Master Drilling’s gripper machine, which weighs 16 t, has been designed with a steering system to follow the seam as required. The machine relies on friction and thrust to advance during drilling and to maintain its ‘grip’ inside the hole, while preventing the machine itself from falling down the hole.
Pretorius adds that Master Drilling will also commit to additional horizontal raiseboring production, which, he believes, can become a game changer for industry.
Despite a volatile economic environment and currency fluctuations from a strengthening rand, Master Drilling posted resilient results for the six months ended June 30.
Two additional machines and the impact of favourable foreign-exchange movements contributed to a 12.5% increase in revenue to $60.5-million.
The group added two raisebore machines during this period, which contributed 4.7% towards the company’s revenue growth. Master Drilling’s fleet now comprises 106 raisebore machines and 33 slim-drilling rigs.
The group’s operating profit, however, decreased by 9.6% to $12.1-million.
“Despite a volatile macroeconomic and political environment globally, we reported good interim results today, underpinned by a solid US dollar revenue increase . . . The stronger emerging market currencies during the current reporting period, however, had an adverse impact on earnings,” Pretorius said.
Despite the extended commodities downcycle that put pressure on the business, as well as the occurrence of shorter-term contracts as opposed to longer-term contracts, Master Drilling CFO Andre van Deventer highlighted that the company had maintained a healthy pipeline of $226.1-million and a committed order book of $115.3-million.

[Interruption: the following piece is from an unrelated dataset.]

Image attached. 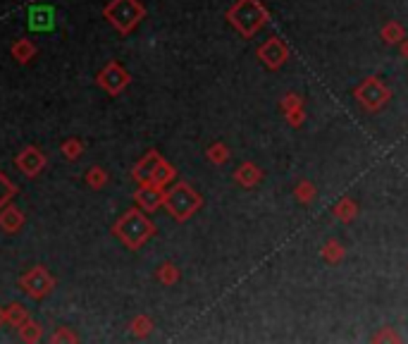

Master Drilling’s conservative provisions for taxation in some jurisdictions in previous years led to a decrease in taxation, which supported a flat profit after taxation of $10-million in the period under review.
US dollar earnings per share (EPS) increased by 4.8% to 6.6c, while South African rand EPS decreased by 10.7% to 87c, owing to the stronger rand, compared with the same period last year.
Similarly, US dollar headline earnings per share (HEPS) increased by 4.8% to 6.6c, while South African rand HEPS decreased by 10.7% to 87c, compared with the same period last year.
Net cash generation improved to $11.7-million, following investments in 2016 that catered for higher volumes of work coming on stream, owing to new projects across the group.
The first half of 2017 saw steady market activities, lower-than-targeted use rates and the initiation of two new projects, which supported the group’s financial performance, compared with the same period last year.